* To do: Rewrite every line of the records below as one numbered list, leaving out the blank lines.

◆ ◆ ◆ ◆ ◆

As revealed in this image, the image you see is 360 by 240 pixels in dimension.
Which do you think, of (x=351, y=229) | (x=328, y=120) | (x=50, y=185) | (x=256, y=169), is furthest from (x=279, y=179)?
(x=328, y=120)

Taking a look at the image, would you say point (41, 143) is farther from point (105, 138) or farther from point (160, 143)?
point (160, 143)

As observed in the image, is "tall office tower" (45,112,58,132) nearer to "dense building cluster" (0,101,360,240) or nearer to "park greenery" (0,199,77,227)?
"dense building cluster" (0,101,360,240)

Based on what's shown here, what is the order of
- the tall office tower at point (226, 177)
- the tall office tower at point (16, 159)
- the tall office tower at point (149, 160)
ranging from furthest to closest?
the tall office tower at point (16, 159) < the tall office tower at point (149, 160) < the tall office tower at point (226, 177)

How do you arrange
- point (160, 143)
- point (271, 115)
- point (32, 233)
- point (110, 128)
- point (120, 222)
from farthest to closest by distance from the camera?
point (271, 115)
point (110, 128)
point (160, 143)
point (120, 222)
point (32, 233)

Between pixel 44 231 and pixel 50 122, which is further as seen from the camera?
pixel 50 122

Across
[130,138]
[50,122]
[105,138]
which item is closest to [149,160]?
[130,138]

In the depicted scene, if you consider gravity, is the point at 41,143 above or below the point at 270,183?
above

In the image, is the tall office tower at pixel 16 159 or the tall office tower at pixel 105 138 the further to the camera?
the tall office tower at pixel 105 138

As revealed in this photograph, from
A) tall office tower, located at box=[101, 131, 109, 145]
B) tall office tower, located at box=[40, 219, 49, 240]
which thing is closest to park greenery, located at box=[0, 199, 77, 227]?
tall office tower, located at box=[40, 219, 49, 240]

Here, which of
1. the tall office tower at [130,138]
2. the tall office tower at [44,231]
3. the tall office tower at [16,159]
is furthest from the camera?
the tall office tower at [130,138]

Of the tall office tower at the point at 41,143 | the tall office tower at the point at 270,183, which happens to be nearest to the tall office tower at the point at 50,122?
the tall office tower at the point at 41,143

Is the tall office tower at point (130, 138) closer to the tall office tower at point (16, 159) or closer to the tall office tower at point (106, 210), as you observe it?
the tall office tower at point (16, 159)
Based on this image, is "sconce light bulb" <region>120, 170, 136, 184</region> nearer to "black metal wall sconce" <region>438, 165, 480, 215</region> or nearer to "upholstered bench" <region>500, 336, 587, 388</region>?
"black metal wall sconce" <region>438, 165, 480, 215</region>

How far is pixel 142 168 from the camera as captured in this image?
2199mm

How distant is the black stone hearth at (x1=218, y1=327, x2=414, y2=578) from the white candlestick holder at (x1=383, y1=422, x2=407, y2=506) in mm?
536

◆ ◆ ◆ ◆ ◆

* Response for this exercise:
1. As revealed in this image, the image you see is 360 by 240 pixels in dimension.
2. Which do you think, of (x=351, y=229) | (x=328, y=120) | (x=50, y=185) | (x=256, y=169), is furthest from (x=279, y=179)?
3. (x=328, y=120)
4. Taking a look at the image, would you say point (41, 143) is farther from point (105, 138) or farther from point (160, 143)?
5. point (160, 143)
6. As observed in the image, is "tall office tower" (45,112,58,132) nearer to "dense building cluster" (0,101,360,240) or nearer to "park greenery" (0,199,77,227)?
7. "dense building cluster" (0,101,360,240)
8. Based on what's shown here, what is the order of
9. - the tall office tower at point (226, 177)
10. - the tall office tower at point (16, 159)
11. - the tall office tower at point (149, 160)
12. ranging from furthest to closest?
13. the tall office tower at point (16, 159) < the tall office tower at point (149, 160) < the tall office tower at point (226, 177)
14. How do you arrange
15. - point (160, 143)
16. - point (271, 115)
17. - point (32, 233)
18. - point (110, 128)
19. - point (120, 222)
20. from farthest to closest by distance from the camera?
21. point (271, 115)
22. point (110, 128)
23. point (160, 143)
24. point (120, 222)
25. point (32, 233)
26. Between pixel 44 231 and pixel 50 122, which is further as seen from the camera?
27. pixel 50 122
28. Across
29. [130,138]
30. [50,122]
31. [105,138]
32. which item is closest to [149,160]?
33. [130,138]
34. In the depicted scene, if you consider gravity, is the point at 41,143 above or below the point at 270,183?
35. above
36. In the image, is the tall office tower at pixel 16 159 or the tall office tower at pixel 105 138 the further to the camera?
37. the tall office tower at pixel 105 138
38. As revealed in this photograph, from
39. A) tall office tower, located at box=[101, 131, 109, 145]
40. B) tall office tower, located at box=[40, 219, 49, 240]
41. which thing is closest to park greenery, located at box=[0, 199, 77, 227]?
42. tall office tower, located at box=[40, 219, 49, 240]
43. Here, which of
44. 1. the tall office tower at [130,138]
45. 2. the tall office tower at [44,231]
46. 3. the tall office tower at [16,159]
47. is furthest from the camera?
48. the tall office tower at [130,138]
49. Of the tall office tower at the point at 41,143 | the tall office tower at the point at 270,183, which happens to be nearest to the tall office tower at the point at 50,122?
50. the tall office tower at the point at 41,143
51. Is the tall office tower at point (130, 138) closer to the tall office tower at point (16, 159) or closer to the tall office tower at point (106, 210), as you observe it?
52. the tall office tower at point (16, 159)
53. Based on this image, is "sconce light bulb" <region>120, 170, 136, 184</region> nearer to "black metal wall sconce" <region>438, 165, 480, 215</region> or nearer to "upholstered bench" <region>500, 336, 587, 388</region>?
54. "black metal wall sconce" <region>438, 165, 480, 215</region>
55. How far is pixel 142 168 from the camera as captured in this image?
56. 2199mm
57. How distant is the black stone hearth at (x1=218, y1=327, x2=414, y2=578) from the white candlestick holder at (x1=383, y1=422, x2=407, y2=506) in mm?
58. 536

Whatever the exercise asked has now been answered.